Jascha Heifetz
Jascha Heifetz | |
---|---|
Background information | |
Born | February 2 1901 Vilna, Lithuania, Russian Empire |
Died | December 10 1987 (aged 86) Los Angeles, California, United States |
Genre(s) | Classical |
Occupation(s) | Pedagogue, violinist |
Instrument(s) | Violin |
Years active | fl. ca. 1910-1987 |
Website | www.JaschaHeifetz.com |
Notable instrument(s) | |
Violin Dolphin 1714 Stradivarius Heifetz-Piel 1731 Stradivarius Antonio Stradivari 1734 Carlo Tononi 1736 ex-David 1742 Guarneri |
Jascha Heifetz (February 2, 1901 – December 10, 1987) was a Jewish-Lithuanian violin virtuoso often hailed as the greatest violinist of the twentieth century.

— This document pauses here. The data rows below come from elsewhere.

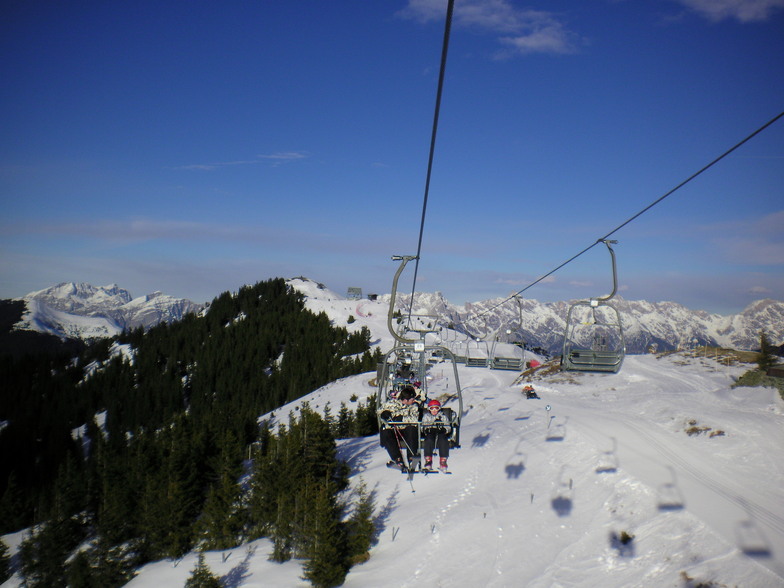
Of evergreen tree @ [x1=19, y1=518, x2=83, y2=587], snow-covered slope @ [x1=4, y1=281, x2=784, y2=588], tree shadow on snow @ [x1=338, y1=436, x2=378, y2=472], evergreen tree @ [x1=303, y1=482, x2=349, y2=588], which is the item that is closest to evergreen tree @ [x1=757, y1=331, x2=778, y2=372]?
snow-covered slope @ [x1=4, y1=281, x2=784, y2=588]

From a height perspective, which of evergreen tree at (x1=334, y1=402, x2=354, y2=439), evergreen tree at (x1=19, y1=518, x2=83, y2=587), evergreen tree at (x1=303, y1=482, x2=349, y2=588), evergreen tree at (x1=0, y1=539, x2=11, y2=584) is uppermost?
evergreen tree at (x1=303, y1=482, x2=349, y2=588)

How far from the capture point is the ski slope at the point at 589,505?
67.4 feet

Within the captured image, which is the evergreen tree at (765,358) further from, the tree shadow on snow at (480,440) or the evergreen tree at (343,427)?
the evergreen tree at (343,427)

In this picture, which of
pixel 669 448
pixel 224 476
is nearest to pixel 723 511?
pixel 669 448

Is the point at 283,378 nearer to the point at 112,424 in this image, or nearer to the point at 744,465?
the point at 112,424

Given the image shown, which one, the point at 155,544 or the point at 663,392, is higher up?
the point at 663,392

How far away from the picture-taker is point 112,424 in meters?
126

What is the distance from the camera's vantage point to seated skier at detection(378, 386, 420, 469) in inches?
661

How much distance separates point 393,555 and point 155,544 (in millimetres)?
29145

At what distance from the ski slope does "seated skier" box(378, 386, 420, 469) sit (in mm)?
12172

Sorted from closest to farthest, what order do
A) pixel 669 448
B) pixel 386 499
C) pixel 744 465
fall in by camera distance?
pixel 744 465, pixel 669 448, pixel 386 499

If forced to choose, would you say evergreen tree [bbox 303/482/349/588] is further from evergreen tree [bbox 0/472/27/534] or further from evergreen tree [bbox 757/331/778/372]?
evergreen tree [bbox 0/472/27/534]

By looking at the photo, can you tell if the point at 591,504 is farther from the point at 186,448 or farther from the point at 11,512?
the point at 11,512

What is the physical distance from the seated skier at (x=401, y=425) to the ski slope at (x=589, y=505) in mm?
12172
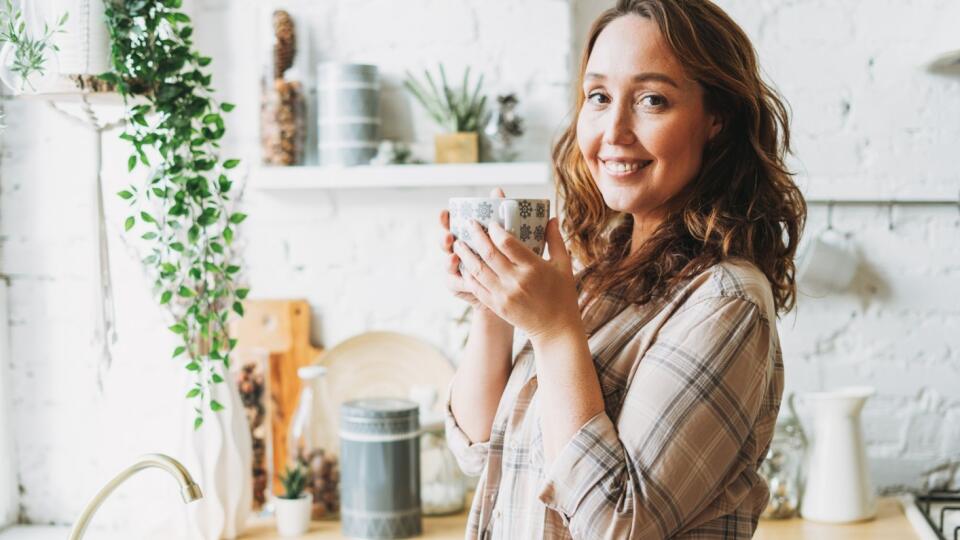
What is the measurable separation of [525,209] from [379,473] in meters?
0.88

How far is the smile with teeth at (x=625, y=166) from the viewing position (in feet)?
3.70

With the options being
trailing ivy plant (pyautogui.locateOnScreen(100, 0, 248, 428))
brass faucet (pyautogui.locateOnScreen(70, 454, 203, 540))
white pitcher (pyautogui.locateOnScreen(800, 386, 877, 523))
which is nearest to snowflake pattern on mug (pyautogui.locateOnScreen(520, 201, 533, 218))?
brass faucet (pyautogui.locateOnScreen(70, 454, 203, 540))

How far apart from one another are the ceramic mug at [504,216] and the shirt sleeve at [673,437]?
0.18 meters

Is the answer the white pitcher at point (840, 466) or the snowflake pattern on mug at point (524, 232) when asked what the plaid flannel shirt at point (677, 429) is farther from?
the white pitcher at point (840, 466)

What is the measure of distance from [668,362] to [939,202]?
1227 mm

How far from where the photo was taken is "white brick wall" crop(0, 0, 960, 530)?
1.99m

A child prodigy, Heifetz made strong impressions on audiences and fellow musicians in Europe before making his debut at Carnegie Hall in 1917. He soon became the most recognized violist in the world, and his name became equated with excellence as he recorded the great violin works with superb technique and emotional expression. He also acted and performed in films and recorded jazz and popular works.
Heifetz was an outspoken critic of the government of the Soviet Union and was thought to be a traitor by the Soviet authorities for having emigrated to the United States early in his career. He also caused controversy in Israel for playing the works of German composer Richard Strauss.
Heifetz became a preeminent teacher of violin in his later years in the Los Angeles area. He received the Grammy Award for Lifetime Achievement in 1989.
Early life
Heifetz was born to Jewish parents in Vilnius, Lithuania, then part of the Russian Empire. There is controversy over his birth year, which is sometimes placed a year or two earlier to 1899 or 1900, as his mother may have said he was two years younger than he actually was in order to make him seem like more of a prodigy. His father, Reuven Heifetz, was a local violin teacher and served as the concertmaster of the Vilnius Theater Orchestra for one season before the theater closed down.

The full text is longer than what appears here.